La société de la protection

Notre excès de précaution peut conduire à l'immobilisme mais aussi à une forme de déni vis-à-vis du présent, écrit Michel Lévy-Provençal.

Publié dans les Echos le 15 juin 2021

Nous vivons dans une société des records. Jamais dans l'histoire, l'espérance de vie, le confort et la sécurité n'ont été si importants et jamais l'accès aux soins et à l'éducation, si aisés. Simultanément, c'est une conséquence logique, notre aversion aux risques n'a cessé d'augmenter et le principe de précaution a guidé nos gouvernants au point de devenir une boussole : garantir coûte que coûte contre tous les risques potentiels.

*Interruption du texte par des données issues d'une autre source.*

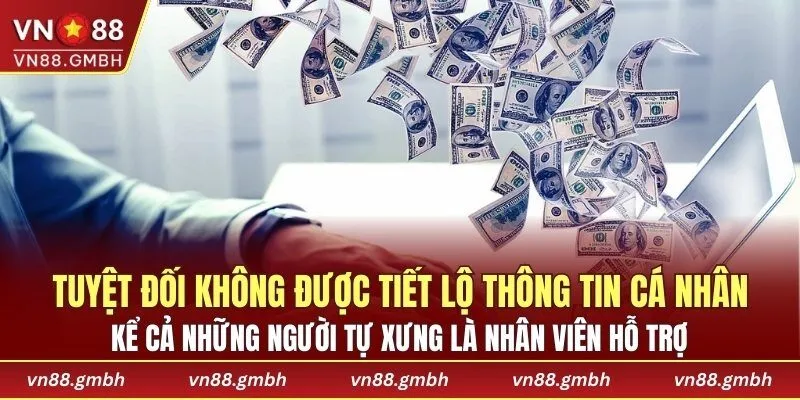 Tuyệt đối không được tiết lộ thông tin cá nhân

En 1956, Philip K. Dick écrivait « Minority Report ». Cinquante ans plus tard, Steven Spielberg en a fait le grand film de science-fiction que l'on connaît. Le scénario décrit un futur proche où les forces de l'ordre peuvent prédire les crimes et arrêter les criminels juste avant qu'ils ne commettent leurs méfaits.

Toute création interdite

L'évolution de la puissance technologique, notamment les capacités croissantes de calcul et de simulation, nous permettra bientôt de prédire avec une précision rare un grand nombre de phénomènes au point de se rapprocher de la vision de « Minority Report » dans de nombreux domaines comme l'environnement, l'économie, les transports, la santé…

Dix innovations à suivre pour affronter l'incertitude

Mais prenons garde : il demeure comme une évidence mathématique qu'une part d'incertitude se dérobera toujours à nos précautions. Quelle sera alors notre réponse ? Il ne faudrait pas que nous tentions de poursuivre cette quête perdue d'avance en oubliant de s'inquiéter de deux conséquences.

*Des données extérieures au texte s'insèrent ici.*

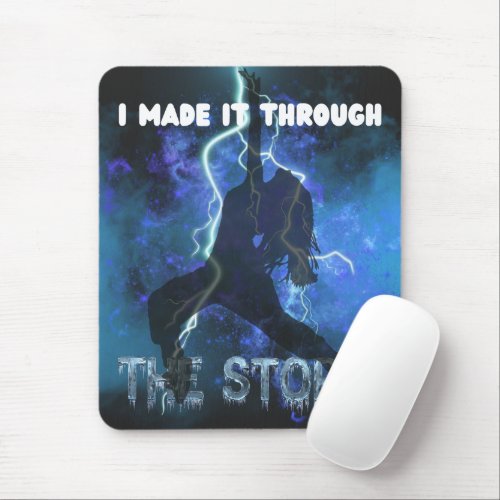 I Made It Through The Storm _ Christian Faith Mouse Pad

D'abord, la recherche de l'élimination totale du risque induit la répétition sans fin de ce que l'on sait déjà. Avec ce principe d'action, toute création nous serait alors interdite et mènerait à la paralysie.

Déni de l'évidence

Enfin, l'excès de prédiction, comme le rappelle Michele Wucker dans « The Gray Rhino », aboutit au déni de l'évidence. En effet, prenons le cas de la crise climatique : par précaution, nous essayons de changer nos comportements de consommation pour influer sur les émissions carbone avec pour ligne de mire le milieu du siècle. Cet excès de précaution nous amène à sous-estimer gravement l'importance des mesures de protection à court terme. Pour prendre un exemple simple, nous pourrions nous atteler à construire des digues plutôt que de nous concentrer seulement sur la baisse du niveau des mers !

Ces deux raisons devraient nous amener à faire évoluer notre société de la précaution vers celle de la protection.